PR: I was fast when I was younger, yeah.

Runner’s World says this on Aug. 31:

It turns out Paul Ryan has not run a marathon in less than three hours—or even less than four hours.

A spokesman confirmed late Friday that the Republican vice presidential candidate has run one marathon. That was the 1990 Grandma’s Marathon in Duluth, Minnesota, where Ryan, then 20, is listed as having finished in 4 hours, 1 minute, and 25 seconds.

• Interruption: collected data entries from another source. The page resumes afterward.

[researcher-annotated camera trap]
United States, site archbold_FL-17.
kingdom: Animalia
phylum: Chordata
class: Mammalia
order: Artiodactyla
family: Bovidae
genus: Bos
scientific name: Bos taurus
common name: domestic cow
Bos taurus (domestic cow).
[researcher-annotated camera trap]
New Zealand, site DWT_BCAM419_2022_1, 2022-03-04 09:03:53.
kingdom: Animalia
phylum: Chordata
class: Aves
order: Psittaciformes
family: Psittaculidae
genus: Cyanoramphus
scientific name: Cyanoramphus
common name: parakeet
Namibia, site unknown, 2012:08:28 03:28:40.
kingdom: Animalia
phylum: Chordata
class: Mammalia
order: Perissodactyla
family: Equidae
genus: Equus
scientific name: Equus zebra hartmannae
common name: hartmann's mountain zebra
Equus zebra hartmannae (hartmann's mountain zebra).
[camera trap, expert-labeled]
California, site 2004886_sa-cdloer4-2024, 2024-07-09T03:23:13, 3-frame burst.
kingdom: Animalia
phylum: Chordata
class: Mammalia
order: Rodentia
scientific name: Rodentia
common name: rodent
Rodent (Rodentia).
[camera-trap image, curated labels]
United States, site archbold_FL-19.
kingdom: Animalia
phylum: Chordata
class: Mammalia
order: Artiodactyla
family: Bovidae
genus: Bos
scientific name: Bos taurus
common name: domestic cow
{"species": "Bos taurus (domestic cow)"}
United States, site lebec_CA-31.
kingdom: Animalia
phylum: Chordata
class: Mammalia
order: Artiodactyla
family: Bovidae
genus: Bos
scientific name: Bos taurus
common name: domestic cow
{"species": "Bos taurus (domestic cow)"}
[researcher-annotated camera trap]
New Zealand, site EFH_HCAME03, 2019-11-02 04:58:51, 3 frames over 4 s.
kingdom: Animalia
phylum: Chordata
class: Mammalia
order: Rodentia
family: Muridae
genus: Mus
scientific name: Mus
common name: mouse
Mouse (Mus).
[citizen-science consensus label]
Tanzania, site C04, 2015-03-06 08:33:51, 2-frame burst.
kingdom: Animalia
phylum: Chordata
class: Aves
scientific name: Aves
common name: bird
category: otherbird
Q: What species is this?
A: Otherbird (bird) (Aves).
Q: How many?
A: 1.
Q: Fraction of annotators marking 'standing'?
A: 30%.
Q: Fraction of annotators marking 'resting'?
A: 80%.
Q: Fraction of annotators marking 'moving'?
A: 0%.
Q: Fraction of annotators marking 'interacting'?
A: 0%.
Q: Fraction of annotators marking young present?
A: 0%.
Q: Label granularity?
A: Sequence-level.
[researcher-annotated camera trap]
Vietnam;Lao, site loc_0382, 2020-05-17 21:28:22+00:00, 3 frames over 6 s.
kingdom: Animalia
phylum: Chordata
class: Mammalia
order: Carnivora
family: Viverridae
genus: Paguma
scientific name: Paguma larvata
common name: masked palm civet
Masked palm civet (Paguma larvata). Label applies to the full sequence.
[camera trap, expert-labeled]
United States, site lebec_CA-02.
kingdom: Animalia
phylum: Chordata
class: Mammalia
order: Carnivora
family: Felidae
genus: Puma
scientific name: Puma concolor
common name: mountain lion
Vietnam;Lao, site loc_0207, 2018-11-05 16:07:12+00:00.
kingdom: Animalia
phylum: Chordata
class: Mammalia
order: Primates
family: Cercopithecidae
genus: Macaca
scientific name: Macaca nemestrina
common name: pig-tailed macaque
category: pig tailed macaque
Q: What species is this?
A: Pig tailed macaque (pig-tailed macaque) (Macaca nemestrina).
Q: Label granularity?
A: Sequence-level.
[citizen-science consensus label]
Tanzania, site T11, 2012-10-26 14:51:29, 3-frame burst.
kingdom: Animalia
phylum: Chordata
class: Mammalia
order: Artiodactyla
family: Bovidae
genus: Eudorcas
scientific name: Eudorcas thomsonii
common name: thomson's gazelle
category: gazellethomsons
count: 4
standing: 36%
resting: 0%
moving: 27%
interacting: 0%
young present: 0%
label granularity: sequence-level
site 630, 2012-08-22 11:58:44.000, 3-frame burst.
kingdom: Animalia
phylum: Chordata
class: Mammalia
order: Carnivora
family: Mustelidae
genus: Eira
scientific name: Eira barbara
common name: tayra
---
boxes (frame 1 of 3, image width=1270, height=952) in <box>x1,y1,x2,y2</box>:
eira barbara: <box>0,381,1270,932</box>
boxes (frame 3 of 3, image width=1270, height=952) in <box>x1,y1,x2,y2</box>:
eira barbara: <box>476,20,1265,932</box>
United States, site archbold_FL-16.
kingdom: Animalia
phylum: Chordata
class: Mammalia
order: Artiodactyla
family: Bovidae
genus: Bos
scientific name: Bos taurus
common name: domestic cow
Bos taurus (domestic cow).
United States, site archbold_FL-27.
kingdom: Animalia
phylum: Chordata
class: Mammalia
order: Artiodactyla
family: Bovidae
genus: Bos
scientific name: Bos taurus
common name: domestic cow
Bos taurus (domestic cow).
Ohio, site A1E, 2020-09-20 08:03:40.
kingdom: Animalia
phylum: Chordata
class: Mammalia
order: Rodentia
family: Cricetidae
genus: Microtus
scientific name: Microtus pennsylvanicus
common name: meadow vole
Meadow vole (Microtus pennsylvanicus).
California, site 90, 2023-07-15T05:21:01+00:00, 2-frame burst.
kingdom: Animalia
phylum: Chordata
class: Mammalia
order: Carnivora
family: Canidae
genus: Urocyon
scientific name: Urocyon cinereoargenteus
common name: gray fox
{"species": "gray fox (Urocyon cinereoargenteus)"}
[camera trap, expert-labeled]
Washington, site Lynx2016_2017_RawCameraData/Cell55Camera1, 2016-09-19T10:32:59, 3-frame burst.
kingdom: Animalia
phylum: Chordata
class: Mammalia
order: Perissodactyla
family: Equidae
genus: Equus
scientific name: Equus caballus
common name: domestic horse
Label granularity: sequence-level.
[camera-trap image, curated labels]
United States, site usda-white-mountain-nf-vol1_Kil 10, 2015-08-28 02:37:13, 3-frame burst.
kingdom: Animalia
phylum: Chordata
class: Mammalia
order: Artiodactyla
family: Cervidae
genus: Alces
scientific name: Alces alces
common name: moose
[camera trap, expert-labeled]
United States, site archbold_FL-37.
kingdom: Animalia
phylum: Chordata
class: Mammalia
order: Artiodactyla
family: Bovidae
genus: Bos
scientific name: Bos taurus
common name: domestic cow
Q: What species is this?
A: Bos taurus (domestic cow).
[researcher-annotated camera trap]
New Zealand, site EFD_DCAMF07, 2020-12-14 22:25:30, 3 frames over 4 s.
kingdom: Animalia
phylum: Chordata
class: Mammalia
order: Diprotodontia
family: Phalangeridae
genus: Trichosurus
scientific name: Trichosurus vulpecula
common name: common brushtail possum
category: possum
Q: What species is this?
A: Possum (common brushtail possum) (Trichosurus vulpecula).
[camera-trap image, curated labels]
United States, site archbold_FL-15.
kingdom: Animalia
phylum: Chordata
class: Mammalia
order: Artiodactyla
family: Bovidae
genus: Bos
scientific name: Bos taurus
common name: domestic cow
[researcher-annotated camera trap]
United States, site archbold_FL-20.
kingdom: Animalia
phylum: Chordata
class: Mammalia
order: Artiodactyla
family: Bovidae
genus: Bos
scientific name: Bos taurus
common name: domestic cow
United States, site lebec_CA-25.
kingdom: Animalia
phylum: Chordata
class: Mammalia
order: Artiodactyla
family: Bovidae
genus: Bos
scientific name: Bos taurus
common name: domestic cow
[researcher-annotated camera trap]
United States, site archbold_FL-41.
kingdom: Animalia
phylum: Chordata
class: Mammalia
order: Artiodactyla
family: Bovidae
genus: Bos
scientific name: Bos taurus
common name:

Ryan had said in a radio interview last week that his personal best was “Under three, high twos. I had a two hour and fifty-something.”

In a statement issued to Runner’s World by a spokesman Friday night, Ryan said of his marathon experience:

“The race was more than 20 years ago, but my brother Tobin—who ran Boston last year—reminds me that he is the owner of the fastest marathon in the family and has never himself ran a sub-three. If I were to do any rounding, it would certainly be to four hours, not three. He gave me a good ribbing over this at dinner tonight.”

Paul Krugman says:

I know, [this] sounds trivial. But I remember the 2000 campaign, when Al Gore was constantly hounded by claims of fibbing on trivial issues — claims that, by the way, were all, as far as I could tell, fabricated. These alleged fibs supposedly showed some deep defect in his character. So if Ryan is making false claims about his physical prowess, this is absolutely fair game.

And John Cole at Balloon Juice sums it up:

It’s an easy mistake to make. Just like saying that when you want to gut Medicare and turn it into a radically underfunded coupon system for the elderly you actually are preserving Medicare for future generations.